When NOT to use Cache/Persist- When the size of the data is large and there are multiple dfs available for cache.

9.Reduce Shuffle Operation- Shuffle is the costliest operation in Spark because it moves the data in network as well as on disk. So lesser the shuffle, the lesser the time taken for your operational execution.
Since nowadays we mostly use df, I will not suggest you to use reduceByKey or groupByKey. We shalllearn how to do that in a while.
By setting sparkSession.conf.set("spark.sql.shuffle.partitions",x),we can enable shuffle partitions.
Ideally, one task per partition should be of 100–200MB.

Formula for best result is
spark.sql.shuffle.partitions = (shuffle stage input size/target size)/total cores) * total cores.

In Spark 3.x, we have a newly added feature of adaptive query Execution. When spark.sql.adaptive.enabled settled as true and spark.sql.adaptive.coalescePartitions.enabled settled as true, then the number of shuffle partitions can be updated by spark dynamically.
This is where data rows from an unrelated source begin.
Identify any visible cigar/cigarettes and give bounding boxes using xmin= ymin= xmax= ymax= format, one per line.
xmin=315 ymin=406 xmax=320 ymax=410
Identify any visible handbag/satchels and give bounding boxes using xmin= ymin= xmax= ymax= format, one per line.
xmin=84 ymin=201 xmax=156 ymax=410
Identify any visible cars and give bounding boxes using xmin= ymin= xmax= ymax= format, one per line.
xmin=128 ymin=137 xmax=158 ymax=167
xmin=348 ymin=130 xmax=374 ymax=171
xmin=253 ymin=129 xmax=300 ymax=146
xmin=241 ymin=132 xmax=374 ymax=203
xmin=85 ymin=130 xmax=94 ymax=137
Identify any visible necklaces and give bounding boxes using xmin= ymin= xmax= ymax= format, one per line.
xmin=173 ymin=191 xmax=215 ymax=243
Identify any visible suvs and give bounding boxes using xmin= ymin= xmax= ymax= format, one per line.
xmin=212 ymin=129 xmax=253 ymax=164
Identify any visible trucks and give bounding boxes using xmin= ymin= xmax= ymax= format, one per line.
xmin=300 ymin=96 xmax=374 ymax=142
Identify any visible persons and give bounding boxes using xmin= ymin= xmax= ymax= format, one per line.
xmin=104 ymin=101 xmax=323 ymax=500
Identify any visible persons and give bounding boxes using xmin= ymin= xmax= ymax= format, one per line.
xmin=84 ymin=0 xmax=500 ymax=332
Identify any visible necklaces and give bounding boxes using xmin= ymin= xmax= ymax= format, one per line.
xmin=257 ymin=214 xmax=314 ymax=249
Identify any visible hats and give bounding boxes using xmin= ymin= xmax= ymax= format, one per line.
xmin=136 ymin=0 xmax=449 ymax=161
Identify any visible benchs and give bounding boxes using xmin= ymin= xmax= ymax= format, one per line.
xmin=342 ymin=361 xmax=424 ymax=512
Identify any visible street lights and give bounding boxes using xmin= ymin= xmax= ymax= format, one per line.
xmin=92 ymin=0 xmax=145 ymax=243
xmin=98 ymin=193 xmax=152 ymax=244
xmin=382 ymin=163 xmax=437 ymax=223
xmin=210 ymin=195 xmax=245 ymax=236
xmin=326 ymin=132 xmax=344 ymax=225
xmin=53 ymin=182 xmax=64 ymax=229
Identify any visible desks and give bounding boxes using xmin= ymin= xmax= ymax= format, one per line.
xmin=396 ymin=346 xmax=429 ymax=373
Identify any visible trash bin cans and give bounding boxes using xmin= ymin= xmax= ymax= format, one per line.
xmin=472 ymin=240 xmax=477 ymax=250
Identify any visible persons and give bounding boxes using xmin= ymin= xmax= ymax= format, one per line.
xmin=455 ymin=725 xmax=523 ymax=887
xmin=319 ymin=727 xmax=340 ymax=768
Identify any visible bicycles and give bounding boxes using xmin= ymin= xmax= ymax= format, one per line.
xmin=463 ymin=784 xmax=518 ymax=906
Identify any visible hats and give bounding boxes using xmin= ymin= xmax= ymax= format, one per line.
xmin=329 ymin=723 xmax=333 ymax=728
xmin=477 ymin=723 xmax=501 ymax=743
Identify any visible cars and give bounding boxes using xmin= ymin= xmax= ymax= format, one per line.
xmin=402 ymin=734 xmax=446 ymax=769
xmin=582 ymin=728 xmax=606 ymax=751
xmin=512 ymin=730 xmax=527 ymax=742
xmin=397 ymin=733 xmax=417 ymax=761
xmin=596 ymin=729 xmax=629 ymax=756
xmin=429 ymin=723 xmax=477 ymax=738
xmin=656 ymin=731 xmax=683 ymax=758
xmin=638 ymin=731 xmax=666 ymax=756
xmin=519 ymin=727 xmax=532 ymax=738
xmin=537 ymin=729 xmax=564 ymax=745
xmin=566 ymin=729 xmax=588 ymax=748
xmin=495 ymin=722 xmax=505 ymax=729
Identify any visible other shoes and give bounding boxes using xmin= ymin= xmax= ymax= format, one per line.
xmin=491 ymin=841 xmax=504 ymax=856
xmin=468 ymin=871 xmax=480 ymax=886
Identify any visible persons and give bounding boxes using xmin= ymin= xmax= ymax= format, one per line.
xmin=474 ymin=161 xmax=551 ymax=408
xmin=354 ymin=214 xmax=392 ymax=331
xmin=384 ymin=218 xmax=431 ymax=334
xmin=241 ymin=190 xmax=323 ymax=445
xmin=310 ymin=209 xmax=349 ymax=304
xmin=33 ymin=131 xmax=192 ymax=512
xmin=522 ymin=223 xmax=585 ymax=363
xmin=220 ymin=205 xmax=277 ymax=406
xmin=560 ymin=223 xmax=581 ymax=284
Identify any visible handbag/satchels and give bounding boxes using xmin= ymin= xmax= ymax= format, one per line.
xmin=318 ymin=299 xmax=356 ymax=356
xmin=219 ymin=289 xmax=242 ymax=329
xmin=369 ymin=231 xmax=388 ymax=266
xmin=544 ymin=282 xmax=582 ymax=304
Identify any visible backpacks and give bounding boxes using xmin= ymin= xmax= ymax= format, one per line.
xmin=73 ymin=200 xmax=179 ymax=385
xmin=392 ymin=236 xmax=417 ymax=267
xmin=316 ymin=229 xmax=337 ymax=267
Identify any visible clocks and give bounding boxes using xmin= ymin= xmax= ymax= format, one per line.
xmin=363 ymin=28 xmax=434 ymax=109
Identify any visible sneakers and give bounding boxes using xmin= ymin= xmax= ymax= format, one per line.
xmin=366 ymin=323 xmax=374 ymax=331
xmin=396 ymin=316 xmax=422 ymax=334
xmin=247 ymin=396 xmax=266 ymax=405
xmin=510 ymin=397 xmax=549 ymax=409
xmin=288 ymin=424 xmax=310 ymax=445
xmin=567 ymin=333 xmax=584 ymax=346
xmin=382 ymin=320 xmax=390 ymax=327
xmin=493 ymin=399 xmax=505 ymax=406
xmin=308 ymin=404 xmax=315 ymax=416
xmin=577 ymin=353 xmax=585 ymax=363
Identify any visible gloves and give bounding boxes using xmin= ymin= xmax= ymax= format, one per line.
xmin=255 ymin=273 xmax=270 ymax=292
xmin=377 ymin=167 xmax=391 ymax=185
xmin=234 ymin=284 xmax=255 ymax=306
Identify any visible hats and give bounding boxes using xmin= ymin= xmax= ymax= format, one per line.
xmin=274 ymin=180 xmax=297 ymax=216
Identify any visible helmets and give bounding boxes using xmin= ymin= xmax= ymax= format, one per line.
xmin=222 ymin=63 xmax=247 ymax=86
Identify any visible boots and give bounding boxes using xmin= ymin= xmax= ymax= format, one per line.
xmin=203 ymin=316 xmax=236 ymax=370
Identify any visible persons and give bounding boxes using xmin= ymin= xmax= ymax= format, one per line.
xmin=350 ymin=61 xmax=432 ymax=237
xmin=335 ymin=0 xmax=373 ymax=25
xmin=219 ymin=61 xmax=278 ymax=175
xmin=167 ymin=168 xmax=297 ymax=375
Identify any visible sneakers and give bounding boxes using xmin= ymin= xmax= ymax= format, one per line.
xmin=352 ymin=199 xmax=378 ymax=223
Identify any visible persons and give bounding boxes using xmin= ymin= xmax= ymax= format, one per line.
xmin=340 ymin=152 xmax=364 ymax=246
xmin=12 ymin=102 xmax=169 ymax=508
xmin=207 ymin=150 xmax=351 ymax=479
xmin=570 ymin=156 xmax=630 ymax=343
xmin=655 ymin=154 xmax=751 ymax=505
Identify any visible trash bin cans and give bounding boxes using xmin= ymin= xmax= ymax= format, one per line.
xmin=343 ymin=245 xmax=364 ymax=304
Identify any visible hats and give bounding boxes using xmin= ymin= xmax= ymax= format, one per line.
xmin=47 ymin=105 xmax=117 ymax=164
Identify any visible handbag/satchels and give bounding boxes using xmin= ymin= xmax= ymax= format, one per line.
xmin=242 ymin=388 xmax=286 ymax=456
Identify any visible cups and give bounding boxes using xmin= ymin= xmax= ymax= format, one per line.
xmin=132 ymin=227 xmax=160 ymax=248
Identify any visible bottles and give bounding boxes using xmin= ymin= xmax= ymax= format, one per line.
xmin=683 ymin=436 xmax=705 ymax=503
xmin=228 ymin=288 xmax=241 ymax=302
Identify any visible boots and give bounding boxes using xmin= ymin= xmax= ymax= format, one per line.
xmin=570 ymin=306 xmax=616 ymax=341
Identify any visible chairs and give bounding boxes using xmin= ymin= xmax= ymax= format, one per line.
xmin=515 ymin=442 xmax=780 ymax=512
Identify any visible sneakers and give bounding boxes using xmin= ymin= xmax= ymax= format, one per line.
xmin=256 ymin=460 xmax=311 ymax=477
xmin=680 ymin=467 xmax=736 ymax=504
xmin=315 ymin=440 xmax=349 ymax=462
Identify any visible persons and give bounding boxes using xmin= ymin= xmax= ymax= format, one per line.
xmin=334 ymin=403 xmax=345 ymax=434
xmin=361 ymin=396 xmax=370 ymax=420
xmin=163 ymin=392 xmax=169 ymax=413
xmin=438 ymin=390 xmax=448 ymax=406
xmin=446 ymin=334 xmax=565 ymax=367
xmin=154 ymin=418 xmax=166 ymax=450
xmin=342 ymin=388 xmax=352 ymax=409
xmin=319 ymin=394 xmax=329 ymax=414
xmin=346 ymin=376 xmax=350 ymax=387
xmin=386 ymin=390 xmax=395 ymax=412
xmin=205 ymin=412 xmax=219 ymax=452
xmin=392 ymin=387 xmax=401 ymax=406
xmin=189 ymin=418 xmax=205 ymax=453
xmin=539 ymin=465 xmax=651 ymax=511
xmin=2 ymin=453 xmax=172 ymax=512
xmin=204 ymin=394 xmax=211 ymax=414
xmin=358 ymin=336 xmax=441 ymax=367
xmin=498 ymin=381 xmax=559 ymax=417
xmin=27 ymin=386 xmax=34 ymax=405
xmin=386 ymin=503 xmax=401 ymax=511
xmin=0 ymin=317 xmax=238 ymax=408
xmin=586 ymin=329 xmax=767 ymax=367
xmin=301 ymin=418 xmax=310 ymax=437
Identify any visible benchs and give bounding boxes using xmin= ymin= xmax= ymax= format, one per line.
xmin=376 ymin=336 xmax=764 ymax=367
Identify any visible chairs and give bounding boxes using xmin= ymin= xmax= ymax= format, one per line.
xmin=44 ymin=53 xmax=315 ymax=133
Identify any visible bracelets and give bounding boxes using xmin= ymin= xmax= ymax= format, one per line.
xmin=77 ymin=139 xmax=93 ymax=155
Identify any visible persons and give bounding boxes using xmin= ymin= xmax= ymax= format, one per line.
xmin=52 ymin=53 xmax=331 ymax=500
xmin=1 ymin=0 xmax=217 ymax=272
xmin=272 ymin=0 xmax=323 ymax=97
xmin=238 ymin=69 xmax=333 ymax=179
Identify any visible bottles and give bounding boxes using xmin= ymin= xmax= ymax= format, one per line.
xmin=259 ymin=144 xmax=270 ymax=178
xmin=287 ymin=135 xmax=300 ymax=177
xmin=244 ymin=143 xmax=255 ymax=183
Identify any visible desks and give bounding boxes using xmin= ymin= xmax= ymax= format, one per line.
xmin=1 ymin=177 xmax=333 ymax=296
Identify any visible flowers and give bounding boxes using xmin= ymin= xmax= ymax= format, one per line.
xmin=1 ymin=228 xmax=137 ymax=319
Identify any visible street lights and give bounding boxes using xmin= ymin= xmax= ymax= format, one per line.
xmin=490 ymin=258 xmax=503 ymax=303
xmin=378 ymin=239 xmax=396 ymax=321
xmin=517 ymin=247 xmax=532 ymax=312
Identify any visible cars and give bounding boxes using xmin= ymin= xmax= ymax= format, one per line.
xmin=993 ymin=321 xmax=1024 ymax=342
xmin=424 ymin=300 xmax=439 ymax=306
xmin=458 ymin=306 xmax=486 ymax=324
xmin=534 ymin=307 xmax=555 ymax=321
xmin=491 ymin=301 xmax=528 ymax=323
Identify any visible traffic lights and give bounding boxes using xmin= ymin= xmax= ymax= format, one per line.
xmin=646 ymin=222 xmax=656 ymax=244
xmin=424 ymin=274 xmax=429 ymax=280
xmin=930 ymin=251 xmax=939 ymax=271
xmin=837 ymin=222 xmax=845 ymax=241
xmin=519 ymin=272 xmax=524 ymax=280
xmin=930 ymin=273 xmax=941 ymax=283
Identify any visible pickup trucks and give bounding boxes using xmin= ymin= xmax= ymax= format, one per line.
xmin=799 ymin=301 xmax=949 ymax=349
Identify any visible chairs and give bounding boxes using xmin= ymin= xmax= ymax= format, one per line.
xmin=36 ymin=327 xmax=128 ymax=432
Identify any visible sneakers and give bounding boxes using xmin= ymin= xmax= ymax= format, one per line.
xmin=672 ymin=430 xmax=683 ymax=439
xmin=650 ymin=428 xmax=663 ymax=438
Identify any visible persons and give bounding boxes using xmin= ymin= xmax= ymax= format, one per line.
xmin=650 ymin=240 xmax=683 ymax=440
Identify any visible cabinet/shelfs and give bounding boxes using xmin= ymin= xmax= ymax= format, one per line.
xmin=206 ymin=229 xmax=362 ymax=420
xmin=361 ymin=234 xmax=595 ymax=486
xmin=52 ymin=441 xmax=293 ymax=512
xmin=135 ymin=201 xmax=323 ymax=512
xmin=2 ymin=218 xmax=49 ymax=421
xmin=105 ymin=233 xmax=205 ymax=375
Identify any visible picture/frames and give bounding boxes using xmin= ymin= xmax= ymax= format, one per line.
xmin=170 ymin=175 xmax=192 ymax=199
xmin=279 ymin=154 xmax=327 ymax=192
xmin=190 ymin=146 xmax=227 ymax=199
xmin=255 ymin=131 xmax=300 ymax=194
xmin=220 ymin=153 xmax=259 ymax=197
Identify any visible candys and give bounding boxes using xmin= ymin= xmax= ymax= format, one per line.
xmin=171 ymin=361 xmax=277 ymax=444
For better results, you can play around spark.sql.adaptive.advisoryPartitionSizeInBytes which is 64mb by default in size.

10. Setting up limit for Broadcast Join — When we broadcast a table in Spark, the table would be circulated to all the workers and the execution time will be less but there is a by default value set to 10MB. We can increase it by setting up spark.sql.autoBroadcastJoinThreshold.

11. Compressing data while SQL execution- While this will not drastically decrease execution time, it will: a) Prevent out of memory issue and b) Compress data at the time of execution. This can be done easily by just setting up one parameterspark.sql.inMemoryColumnarStorage.compressedto True.

12. Memory and Resource Allocation- When we are running a Spark job on the cluster or local, the most important thing is to allocate only the required amount of memory and cores to the application. If not done correctly, then you would not be able to run jobs in parallel and most of the jobs would fail. So back to basics.

Spark has driver, executors and we(our spark cluster; may be standalone) have cores and memory for both the workers and driver. Let’s take an example to understand the maths involved and then we will set the properties according to that.
Suppose we have 128 GB memory and 32 cores for driver(master node) and 64GB memory and 16 cores for 4 workers. So, the total memory would be 384GB (4*64 +1*128) and 96 cores in total (16*4 + 1*32).

Now if we want to run a job of 200GB. Assuming data calculation would have some group by and count operation, so driver will also need some memory.

number of executors per node=4
Memory per executor=15GB
cores per executor=3
total number of executor= 15
driver memory=20GB

Now let’s see the calculation.
number of executor per node will be =15/4 ≈ 4 that means on 3 workers 4 executor will be spawned and on the4th node 3 executor will be spawned.
Total memory allocated will be = total number of executor s* Memory per executor= 15*15= 225GB which is greater than data size (overhead and intermediate output should have some memory allocated).

Let’s see the Spark Submit command. I am going to use pyspark submit.

spark-submit — master local — conf “spark.executor.cores=45” — conf “spark.cores.max=3” — executor-memory 15g — driver-memory 20g — py-files “some_py_files” “python_file_to_be_executed.py”

Conclusion

Through this article, we saw how Spark is helpful for processing data. We also saw the limitation of spark and then we learmt about how to optimize execution time and space management. I hope that this would be helpful for you while working on Spark. Please do let me know if I need to add more points. Constructive feedback is always appreciated!